WORK TO BE COMPLETED: All the data should be repeated exactly. Any image in it is left out.

DATA EXCERPTS:
◇ ◇ ◇ ◇ ◇

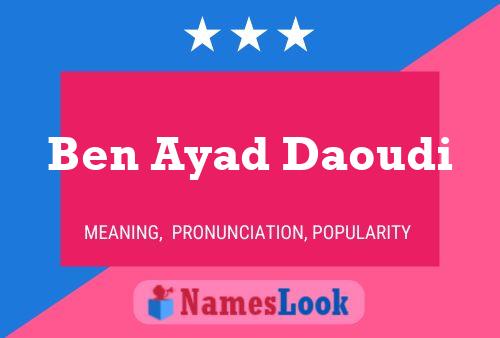 Ben Ayad Daoudi Name Poster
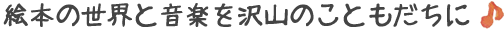 絵本の世界と音楽を沢山のこともだちに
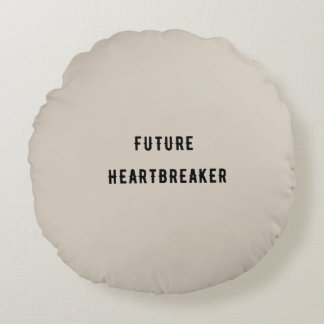 Future Heartbreaker Rundes Kissen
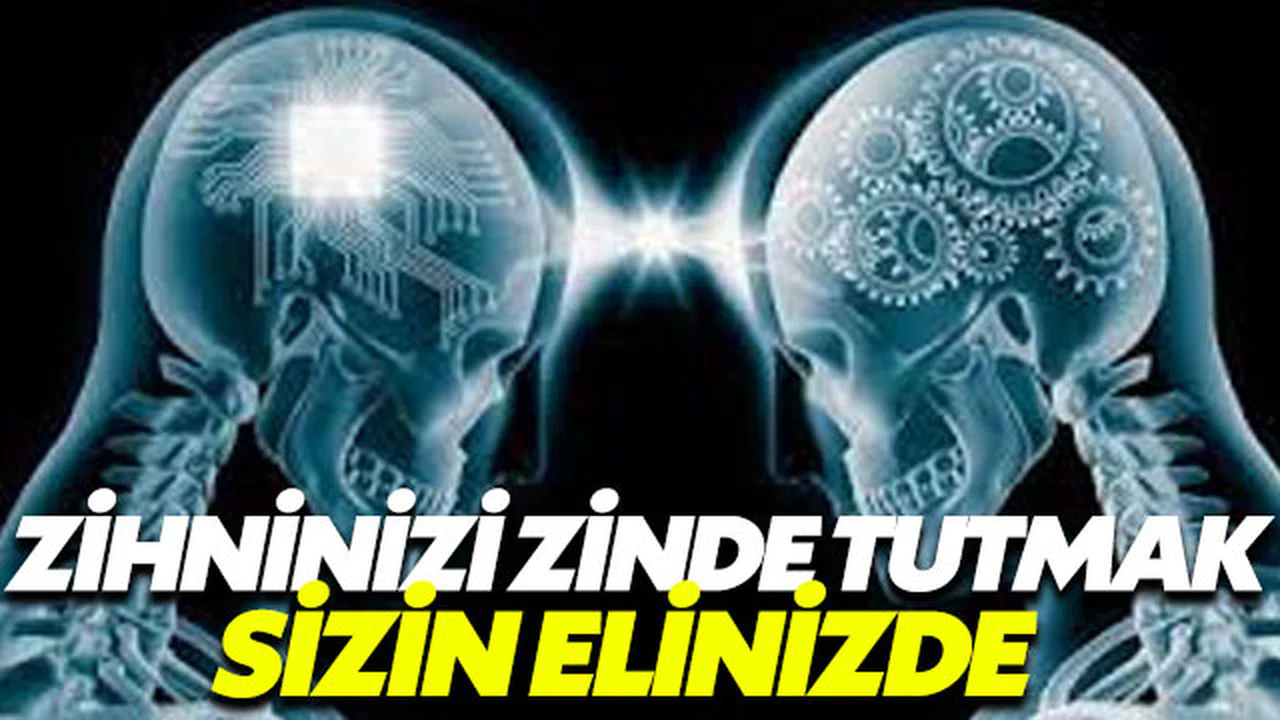 Zihninizi zinde tutmak sizin elinizde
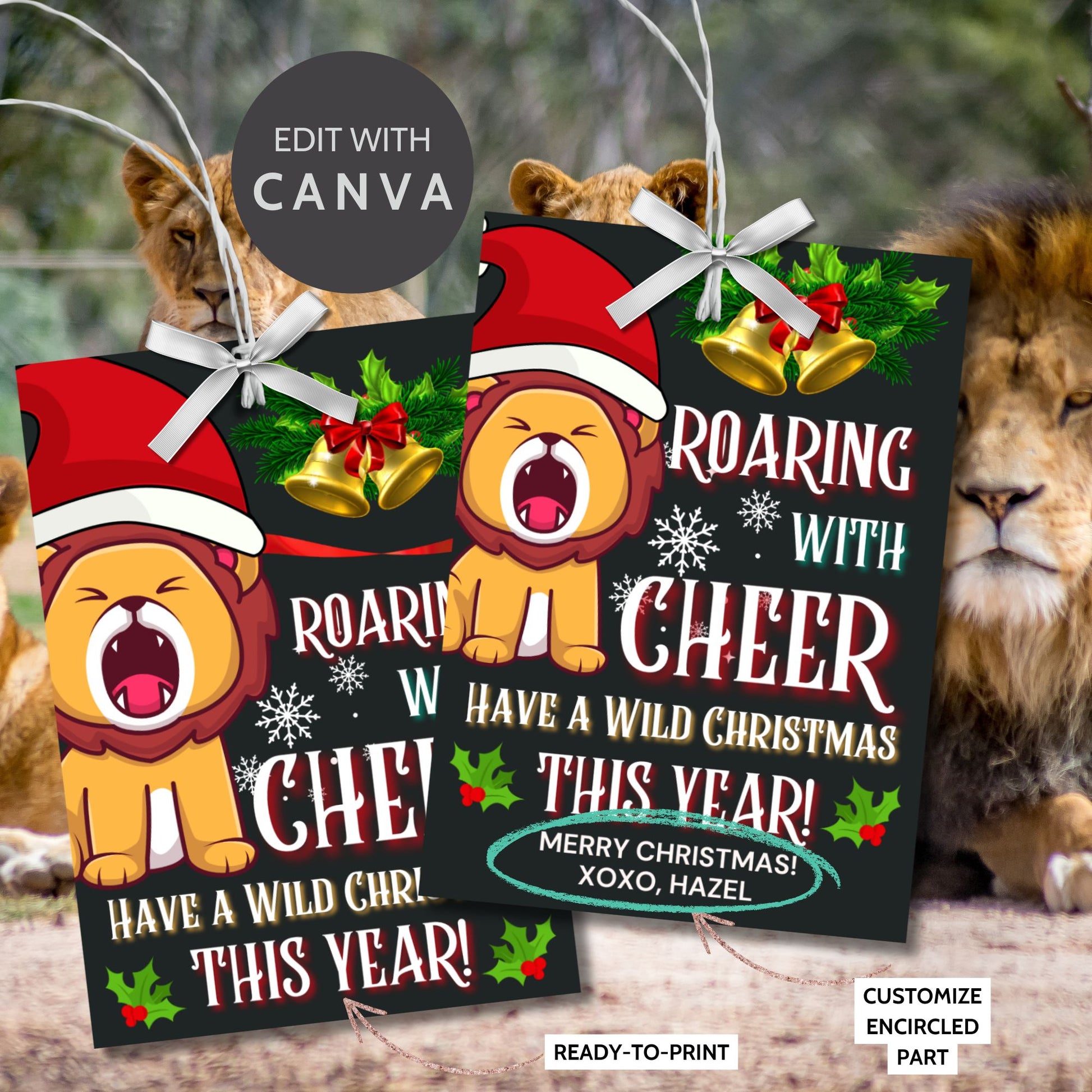 Christmas-themed lion gift tags featuring a cute cartoon lion in a Santa hat, surrounded by bells, holly, and snowflakes. The text reads 'Roaring with Cheer - Have a Wild Christmas This Year!'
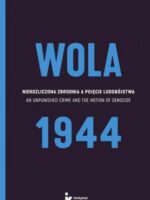 Wola 1944. Nierozliczona zbrodnia a pojęcie ludobójstwa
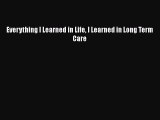 Read Everything I Learned in Life I Learned in Long Term Care Ebook Free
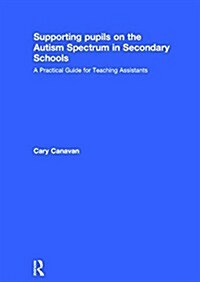 Supporting Pupils on the Autism Spectrum in Secondary Schools : A Practical Guide for Teaching Assistants (Paperback)
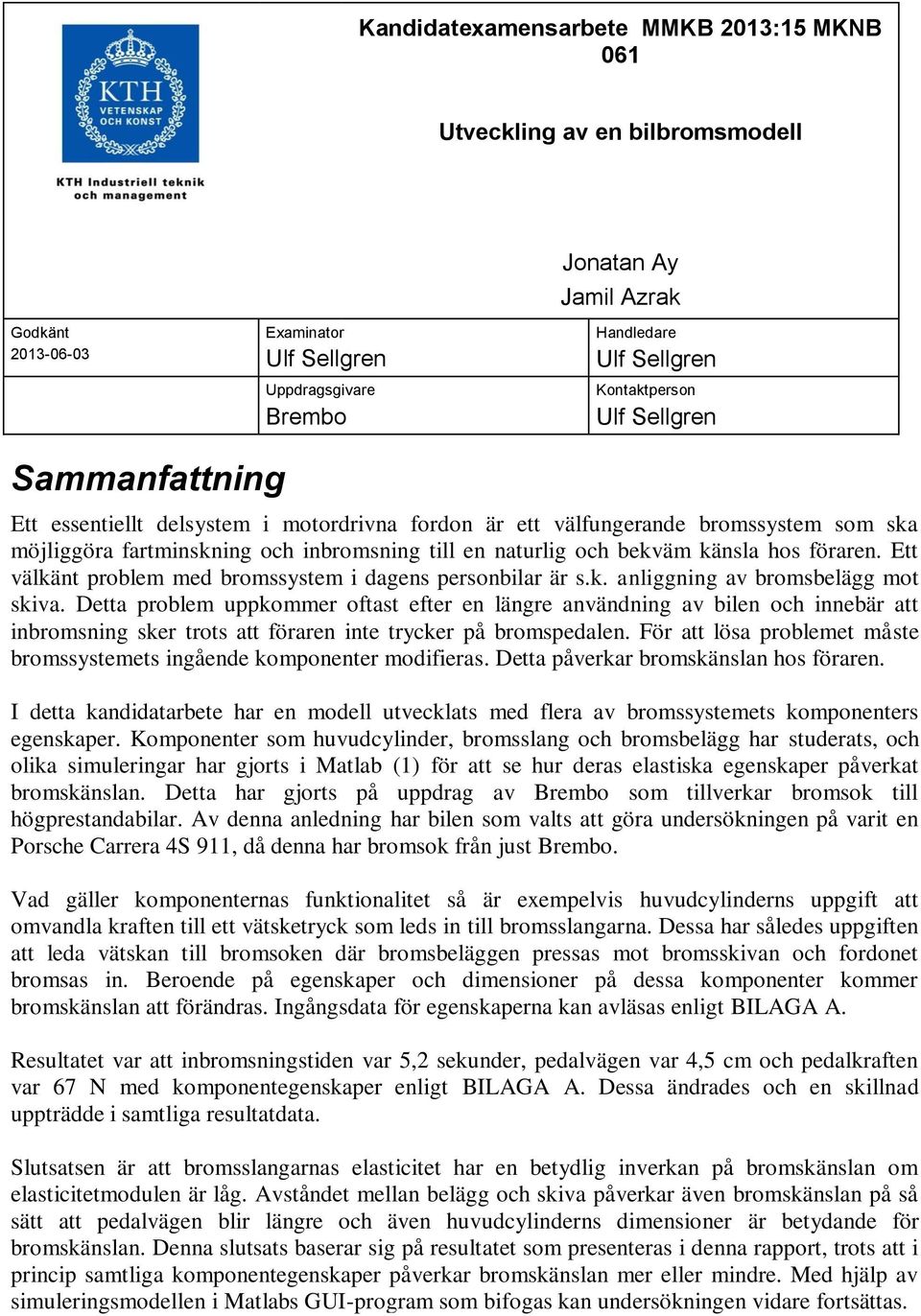 känsla hos föraren. Ett välkänt problem med bromssystem i dagens personbilar är s.k. anliggning av bromsbelägg mot skiva.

◇ ◇ ◇ ◇ ◇

ANSWER TO THIS EXERCISE:
 Ben Ayad Daoudi Name Poster
 絵本の世界と音楽を沢山のこともだちに
 Future Heartbreaker Rundes Kissen
 Zihninizi zinde tutmak sizin elinizde
 Christmas-themed lion gift tags featuring a cute cartoon lion in a Santa hat, surrounded by bells, holly, and snowflakes. The text reads 'Roaring with Cheer - Have a Wild Christmas This Year!'
 Wola 1944. Nierozliczona zbrodnia a pojęcie ludobójstwa
 Read Everything I Learned in Life I Learned in Long Term Care Ebook Free
 Supporting Pupils on the Autism Spectrum in Secondary Schools : A Practical Guide for Teaching Assistants (Paperback)
 känsla hos föraren. Ett välkänt problem med bromssystem i dagens personbilar är s.k. anliggning av bromsbelägg mot skiva.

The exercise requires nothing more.